Ähnlich erging es Karl Knapp, einem weiteren sozialdemokratischen Mandatar. Geboren am 26.11.1888 in Wien, absolvierte er die Pflichtschulen, um danach in den Postdienst einzutreten. 1919 bis 1931 war er stellvertretender Vorsitzender, danach Vorsitzender der Postgewerkschaft und wurde im Dezember 1933 in den Bundesrat entsandt, dem er bis zur Aberkennung der sozialdemokratischen Mandate durch die Austrofaschisten im Februar 1934 angehörte.

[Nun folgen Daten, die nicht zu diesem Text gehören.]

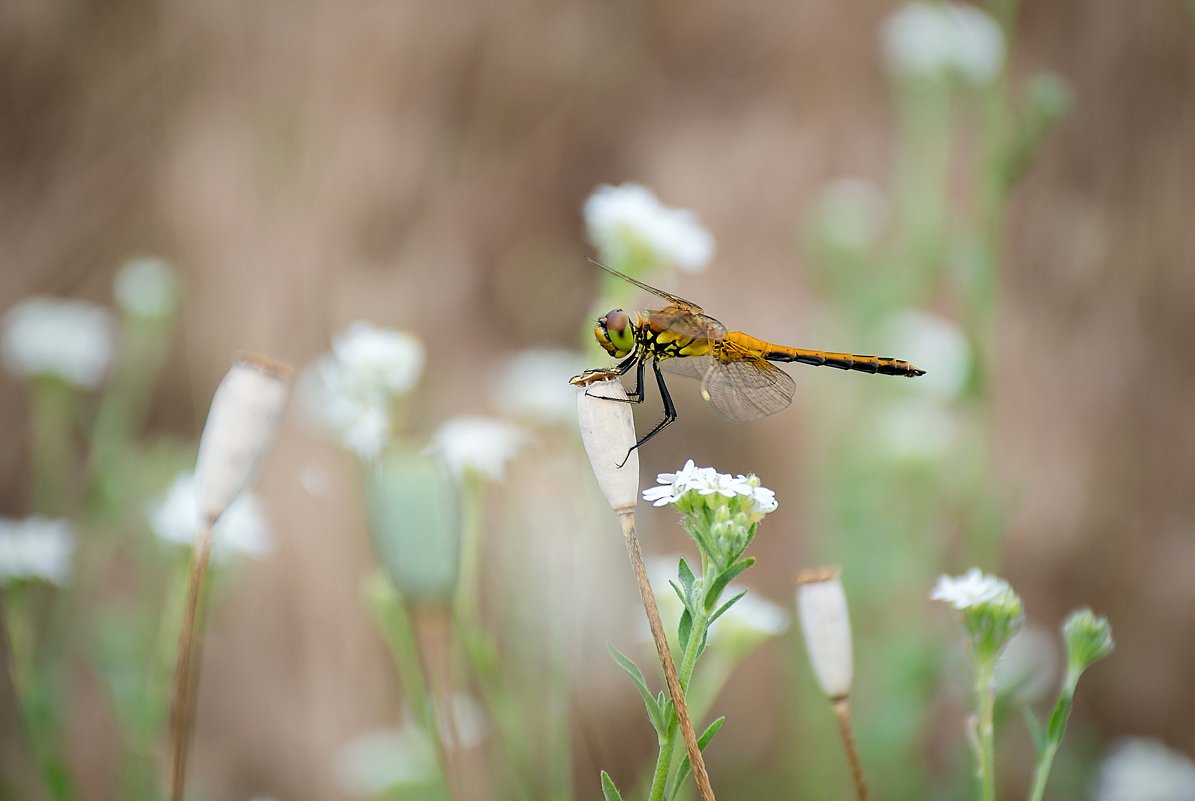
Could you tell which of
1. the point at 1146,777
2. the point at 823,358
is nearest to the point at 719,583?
the point at 823,358

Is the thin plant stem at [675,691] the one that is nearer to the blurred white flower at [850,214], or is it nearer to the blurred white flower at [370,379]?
the blurred white flower at [370,379]

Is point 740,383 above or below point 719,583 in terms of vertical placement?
above

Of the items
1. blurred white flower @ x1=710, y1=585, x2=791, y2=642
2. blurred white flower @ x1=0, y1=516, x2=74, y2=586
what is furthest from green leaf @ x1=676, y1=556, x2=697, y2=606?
blurred white flower @ x1=0, y1=516, x2=74, y2=586

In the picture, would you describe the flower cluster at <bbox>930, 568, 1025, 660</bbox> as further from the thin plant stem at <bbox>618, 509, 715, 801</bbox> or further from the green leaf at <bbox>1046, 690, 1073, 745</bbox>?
the thin plant stem at <bbox>618, 509, 715, 801</bbox>

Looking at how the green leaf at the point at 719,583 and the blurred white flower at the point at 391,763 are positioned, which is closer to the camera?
the green leaf at the point at 719,583

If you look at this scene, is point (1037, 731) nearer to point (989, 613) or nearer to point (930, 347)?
point (989, 613)

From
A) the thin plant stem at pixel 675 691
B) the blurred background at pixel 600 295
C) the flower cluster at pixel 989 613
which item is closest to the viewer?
the thin plant stem at pixel 675 691

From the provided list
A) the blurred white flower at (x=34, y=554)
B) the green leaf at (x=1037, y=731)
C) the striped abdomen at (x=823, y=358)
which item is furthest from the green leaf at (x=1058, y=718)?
the blurred white flower at (x=34, y=554)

Ab da gleicht Knapps Lebenslauf jenen von Falle und Janicki. 1934 verbrachte er mehrere Monate in austrofaschistischer Haft, 1944 wurde er von den Nationalsozialisten inhaftiert. Auch Knapp kam in das KZ Dachau, wo er am 4. Dezember 1944 an den Folgen der Haftbedingungen starb.

KARL KLIMBERGER

Karl Klimberger wiederum wurde am 14. November 1878 in Wien geboren und übte den Beruf eines Möbelerzeugers aus. Als solcher war er in der Sozialdemokratie seiner Zeit eine Ausnahmeerscheinung, saß er doch als Präsident dem Verband Sozialdemokratischer Gewerbetreibender vor. Überdies hatte er Funktionen im Gremium der Wiener Kaufmannschaft, bei der Wiener Messe AG und bei der Zentralsparkasse der Gemeinde Wien inne.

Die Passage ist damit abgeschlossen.